With great resolve he rested his head afresh on the pillow. It only took a few seconds before he was fast asleep.
"Ga—aaz!" Deen whined, pouting at her brother who was glaring darkly at her.
Gaz limped out of the living room book in one hand, cane in the other, to the kitchen table.
"Gurn stop sulking. You're freaking your sister out," she sat with them as a mediator, reading. Usually a Gameslave would be in her hand, but those things had been deemed illegal wastes of energy after most of the cities and power plants were destroyed. Everyone was focused on rebuilding; it left little time for things like videogames and TV.

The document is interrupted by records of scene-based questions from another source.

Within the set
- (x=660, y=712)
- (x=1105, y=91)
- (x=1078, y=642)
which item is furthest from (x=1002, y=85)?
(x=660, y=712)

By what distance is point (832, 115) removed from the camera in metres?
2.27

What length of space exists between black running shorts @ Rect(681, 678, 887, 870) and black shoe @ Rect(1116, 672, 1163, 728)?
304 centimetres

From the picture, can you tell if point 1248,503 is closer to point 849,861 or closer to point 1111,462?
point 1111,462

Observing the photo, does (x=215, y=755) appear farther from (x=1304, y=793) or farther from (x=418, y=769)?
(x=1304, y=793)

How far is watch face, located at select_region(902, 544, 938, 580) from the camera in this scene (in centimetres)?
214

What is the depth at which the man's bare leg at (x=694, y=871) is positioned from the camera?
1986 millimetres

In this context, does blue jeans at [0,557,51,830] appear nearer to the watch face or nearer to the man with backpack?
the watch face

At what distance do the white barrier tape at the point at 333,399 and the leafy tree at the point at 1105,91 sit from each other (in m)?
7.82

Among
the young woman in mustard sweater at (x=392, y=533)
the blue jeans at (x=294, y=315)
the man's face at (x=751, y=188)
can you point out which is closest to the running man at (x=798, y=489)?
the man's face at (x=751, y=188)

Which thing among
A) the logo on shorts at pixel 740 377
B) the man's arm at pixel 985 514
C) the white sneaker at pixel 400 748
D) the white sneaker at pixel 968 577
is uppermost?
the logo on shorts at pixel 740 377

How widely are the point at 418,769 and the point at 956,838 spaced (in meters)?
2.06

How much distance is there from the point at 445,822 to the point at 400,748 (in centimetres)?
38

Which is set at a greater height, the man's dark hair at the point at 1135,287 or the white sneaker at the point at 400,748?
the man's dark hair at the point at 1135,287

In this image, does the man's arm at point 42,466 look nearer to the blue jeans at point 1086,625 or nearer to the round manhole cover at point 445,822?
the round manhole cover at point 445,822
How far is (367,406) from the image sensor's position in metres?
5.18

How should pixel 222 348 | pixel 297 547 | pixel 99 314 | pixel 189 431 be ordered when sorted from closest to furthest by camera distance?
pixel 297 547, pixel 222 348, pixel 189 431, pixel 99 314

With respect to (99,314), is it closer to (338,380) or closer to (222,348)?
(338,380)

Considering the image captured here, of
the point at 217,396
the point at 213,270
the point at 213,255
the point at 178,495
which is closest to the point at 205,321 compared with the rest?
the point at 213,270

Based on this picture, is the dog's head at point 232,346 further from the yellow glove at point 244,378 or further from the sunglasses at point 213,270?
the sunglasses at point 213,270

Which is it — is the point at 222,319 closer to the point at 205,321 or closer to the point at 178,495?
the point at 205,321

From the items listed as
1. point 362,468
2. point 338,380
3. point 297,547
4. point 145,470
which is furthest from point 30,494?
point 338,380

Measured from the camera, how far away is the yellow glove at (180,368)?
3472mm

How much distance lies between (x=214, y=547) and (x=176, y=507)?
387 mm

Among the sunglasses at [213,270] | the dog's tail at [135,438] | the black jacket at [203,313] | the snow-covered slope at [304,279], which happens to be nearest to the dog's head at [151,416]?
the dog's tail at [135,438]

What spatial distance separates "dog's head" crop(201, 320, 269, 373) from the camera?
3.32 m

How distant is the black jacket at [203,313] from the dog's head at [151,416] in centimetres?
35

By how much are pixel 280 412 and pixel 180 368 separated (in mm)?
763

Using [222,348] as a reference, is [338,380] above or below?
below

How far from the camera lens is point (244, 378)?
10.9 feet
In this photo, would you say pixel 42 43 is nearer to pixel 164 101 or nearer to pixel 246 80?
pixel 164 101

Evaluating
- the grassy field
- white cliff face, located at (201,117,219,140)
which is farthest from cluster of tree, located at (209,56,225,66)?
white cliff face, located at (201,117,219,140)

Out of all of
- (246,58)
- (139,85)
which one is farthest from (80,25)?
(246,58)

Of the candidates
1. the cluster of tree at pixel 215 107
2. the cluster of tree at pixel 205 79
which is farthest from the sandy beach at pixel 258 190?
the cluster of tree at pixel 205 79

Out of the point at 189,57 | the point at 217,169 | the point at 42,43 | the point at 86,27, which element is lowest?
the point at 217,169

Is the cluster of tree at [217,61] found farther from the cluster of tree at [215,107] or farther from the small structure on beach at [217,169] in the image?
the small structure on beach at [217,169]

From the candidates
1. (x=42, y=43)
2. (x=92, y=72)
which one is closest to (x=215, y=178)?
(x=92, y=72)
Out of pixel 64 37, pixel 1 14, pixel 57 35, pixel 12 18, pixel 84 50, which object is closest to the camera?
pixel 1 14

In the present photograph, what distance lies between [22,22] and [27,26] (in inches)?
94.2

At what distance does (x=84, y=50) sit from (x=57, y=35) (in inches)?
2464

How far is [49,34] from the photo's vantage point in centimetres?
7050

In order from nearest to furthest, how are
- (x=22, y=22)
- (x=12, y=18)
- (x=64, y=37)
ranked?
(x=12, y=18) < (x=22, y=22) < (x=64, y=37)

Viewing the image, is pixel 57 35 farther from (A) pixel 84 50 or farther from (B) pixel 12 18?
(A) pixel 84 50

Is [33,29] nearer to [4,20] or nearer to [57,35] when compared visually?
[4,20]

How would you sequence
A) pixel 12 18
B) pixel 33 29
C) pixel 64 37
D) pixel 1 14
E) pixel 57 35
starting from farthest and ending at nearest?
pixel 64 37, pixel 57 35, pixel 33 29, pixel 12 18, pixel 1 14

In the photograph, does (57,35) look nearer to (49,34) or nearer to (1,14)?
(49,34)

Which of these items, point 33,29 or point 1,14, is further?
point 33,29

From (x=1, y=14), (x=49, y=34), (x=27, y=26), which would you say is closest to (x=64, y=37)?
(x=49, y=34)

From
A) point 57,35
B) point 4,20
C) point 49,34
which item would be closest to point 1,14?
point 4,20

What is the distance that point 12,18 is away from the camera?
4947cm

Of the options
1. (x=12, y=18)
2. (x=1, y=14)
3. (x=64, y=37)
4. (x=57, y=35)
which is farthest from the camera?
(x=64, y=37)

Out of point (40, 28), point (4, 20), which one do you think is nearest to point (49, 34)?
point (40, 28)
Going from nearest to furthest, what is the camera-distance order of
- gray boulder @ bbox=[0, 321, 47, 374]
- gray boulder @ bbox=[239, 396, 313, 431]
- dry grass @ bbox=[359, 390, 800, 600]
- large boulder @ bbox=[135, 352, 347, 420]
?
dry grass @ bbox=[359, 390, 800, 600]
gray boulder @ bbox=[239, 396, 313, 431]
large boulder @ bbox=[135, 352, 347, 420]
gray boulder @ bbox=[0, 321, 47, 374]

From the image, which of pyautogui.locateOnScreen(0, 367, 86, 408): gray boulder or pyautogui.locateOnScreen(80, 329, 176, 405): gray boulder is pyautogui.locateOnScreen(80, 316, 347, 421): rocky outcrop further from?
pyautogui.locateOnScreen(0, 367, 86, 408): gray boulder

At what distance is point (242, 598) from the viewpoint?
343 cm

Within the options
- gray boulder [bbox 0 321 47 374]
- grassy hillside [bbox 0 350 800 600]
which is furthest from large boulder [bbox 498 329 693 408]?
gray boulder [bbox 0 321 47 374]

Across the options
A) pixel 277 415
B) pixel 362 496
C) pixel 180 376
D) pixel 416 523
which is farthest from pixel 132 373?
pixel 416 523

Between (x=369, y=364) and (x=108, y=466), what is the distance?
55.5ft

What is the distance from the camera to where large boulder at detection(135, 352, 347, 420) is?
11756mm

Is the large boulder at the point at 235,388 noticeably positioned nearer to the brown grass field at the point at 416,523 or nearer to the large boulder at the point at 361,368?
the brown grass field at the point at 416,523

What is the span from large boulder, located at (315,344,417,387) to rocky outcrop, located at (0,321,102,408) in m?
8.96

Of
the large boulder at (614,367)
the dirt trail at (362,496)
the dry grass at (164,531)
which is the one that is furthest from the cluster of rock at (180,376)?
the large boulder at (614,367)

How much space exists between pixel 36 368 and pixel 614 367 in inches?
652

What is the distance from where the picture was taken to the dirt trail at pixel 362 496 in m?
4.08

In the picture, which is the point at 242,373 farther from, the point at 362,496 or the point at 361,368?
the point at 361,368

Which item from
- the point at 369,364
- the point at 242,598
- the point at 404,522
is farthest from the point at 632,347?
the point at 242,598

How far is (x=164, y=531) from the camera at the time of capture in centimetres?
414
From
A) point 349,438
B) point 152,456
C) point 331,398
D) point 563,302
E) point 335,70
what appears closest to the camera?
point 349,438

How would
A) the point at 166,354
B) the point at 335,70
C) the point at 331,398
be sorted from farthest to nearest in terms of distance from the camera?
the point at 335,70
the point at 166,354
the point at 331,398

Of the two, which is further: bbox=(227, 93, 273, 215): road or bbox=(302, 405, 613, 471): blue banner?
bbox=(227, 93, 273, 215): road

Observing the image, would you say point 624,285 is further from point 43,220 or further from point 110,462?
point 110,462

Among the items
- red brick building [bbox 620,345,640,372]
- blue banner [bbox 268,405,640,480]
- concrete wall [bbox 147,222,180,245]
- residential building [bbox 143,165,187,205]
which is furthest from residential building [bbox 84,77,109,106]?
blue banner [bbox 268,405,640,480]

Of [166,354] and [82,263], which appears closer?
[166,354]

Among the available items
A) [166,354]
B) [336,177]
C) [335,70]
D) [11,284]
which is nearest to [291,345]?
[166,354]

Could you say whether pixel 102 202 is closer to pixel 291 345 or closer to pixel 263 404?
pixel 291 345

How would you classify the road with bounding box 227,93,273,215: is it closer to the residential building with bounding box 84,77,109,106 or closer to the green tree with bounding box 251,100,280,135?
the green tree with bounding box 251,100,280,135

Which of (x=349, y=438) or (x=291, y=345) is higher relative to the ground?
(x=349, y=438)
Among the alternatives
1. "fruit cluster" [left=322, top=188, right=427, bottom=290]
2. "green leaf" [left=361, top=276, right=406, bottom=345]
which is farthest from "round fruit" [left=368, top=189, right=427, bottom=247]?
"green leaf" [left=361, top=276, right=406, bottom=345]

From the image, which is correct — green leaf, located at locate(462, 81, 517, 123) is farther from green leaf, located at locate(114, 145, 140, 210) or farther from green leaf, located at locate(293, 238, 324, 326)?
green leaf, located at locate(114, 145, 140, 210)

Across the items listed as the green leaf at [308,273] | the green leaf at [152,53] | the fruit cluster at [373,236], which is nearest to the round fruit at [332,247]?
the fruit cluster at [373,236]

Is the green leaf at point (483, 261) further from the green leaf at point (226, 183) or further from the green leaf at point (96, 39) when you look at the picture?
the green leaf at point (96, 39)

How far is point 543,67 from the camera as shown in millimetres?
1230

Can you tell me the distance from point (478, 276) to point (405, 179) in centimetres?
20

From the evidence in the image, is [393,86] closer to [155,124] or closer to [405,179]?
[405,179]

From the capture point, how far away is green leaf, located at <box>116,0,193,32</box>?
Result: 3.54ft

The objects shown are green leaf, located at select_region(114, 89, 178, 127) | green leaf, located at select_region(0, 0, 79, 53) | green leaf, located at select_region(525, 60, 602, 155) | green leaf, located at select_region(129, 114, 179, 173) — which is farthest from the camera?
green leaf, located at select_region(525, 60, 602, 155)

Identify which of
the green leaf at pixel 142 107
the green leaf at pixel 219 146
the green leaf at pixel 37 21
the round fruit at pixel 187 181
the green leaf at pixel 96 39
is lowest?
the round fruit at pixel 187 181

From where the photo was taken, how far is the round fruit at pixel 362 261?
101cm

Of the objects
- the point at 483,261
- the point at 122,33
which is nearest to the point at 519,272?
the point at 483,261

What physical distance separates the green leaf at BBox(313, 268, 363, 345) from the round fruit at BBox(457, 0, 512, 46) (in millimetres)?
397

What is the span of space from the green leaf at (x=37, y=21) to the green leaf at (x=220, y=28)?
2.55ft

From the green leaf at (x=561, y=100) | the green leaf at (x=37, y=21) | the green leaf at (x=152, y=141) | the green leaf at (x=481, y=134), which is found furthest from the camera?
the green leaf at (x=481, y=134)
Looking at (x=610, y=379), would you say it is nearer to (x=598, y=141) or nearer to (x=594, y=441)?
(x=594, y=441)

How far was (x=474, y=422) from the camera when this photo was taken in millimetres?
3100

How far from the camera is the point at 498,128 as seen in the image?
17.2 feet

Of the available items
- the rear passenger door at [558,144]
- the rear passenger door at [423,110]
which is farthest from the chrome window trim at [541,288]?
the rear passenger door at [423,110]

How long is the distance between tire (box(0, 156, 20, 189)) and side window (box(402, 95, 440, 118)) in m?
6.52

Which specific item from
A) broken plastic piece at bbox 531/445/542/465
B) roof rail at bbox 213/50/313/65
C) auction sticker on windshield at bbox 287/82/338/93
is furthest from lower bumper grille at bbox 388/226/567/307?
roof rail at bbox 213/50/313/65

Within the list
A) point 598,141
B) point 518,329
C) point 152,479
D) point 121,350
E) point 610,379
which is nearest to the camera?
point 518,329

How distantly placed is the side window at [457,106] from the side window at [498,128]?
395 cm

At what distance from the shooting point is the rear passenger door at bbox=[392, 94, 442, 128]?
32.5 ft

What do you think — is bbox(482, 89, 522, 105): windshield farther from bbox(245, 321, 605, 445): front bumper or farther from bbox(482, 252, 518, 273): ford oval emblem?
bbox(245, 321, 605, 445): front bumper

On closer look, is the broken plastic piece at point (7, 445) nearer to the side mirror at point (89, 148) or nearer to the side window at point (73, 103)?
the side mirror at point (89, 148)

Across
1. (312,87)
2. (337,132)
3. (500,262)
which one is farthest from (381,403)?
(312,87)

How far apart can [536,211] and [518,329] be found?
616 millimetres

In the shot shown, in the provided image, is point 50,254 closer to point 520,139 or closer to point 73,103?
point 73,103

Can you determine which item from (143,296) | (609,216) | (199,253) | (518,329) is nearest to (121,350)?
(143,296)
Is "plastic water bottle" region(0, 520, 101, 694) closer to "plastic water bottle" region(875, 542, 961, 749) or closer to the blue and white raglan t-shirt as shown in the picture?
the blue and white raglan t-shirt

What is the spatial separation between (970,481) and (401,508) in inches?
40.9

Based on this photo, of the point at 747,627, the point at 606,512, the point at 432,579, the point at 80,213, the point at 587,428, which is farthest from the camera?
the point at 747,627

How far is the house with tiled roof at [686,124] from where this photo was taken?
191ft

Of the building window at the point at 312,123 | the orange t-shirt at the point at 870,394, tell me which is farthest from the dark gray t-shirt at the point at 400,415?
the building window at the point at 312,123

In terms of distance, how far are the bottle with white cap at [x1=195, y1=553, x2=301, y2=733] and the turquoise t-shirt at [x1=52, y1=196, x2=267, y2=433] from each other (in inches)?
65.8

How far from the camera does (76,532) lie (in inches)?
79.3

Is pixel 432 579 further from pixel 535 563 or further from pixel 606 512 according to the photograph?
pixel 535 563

A bowl of cereal sat in front of Gurn, and over it he was giving death stares to Deen; who if Gaz would have asked, had drunk the last of the milk thereby disallowing Gurn to enjoy his cereal breakfast as much as he could have.
"What is your PROBLEM?" Deen asked, scowling at Gurn.
He continued glaring sourly.
Deen slammed her hands on the table, " Ugh! Just because you don't have any friends doesn't mean you can be a total jerk to everyone else! I'm so sick of your mopey bullshit!"
Gaz raised an eyebrow in her direction, "calm down Deen. Your dad's still sleeping upstairs."
"Like anything could wake him up after that stupid trip he takes every year. Gurn, I can't stand you! All you do is whine and mope about life, and hang out with the cute neighbour kid! Why he puts up with someone like you I'll never know! You two are SO disgusting!" Gurns' eyes grew very huge after that comment, "Why don't you just admit that you need people, and stop being a sour little goth boy all the time?"
The emotional rumble in the air was obvious; Gurn picked up his cereal bowl and huffed the dry chocolate cocoa fangs at Deen, who squealed on impact. Gaz almost fell off her chair trying to contain her ill timed laughter under a hacking sound, as Gurn stormed off in a rage towards the front door.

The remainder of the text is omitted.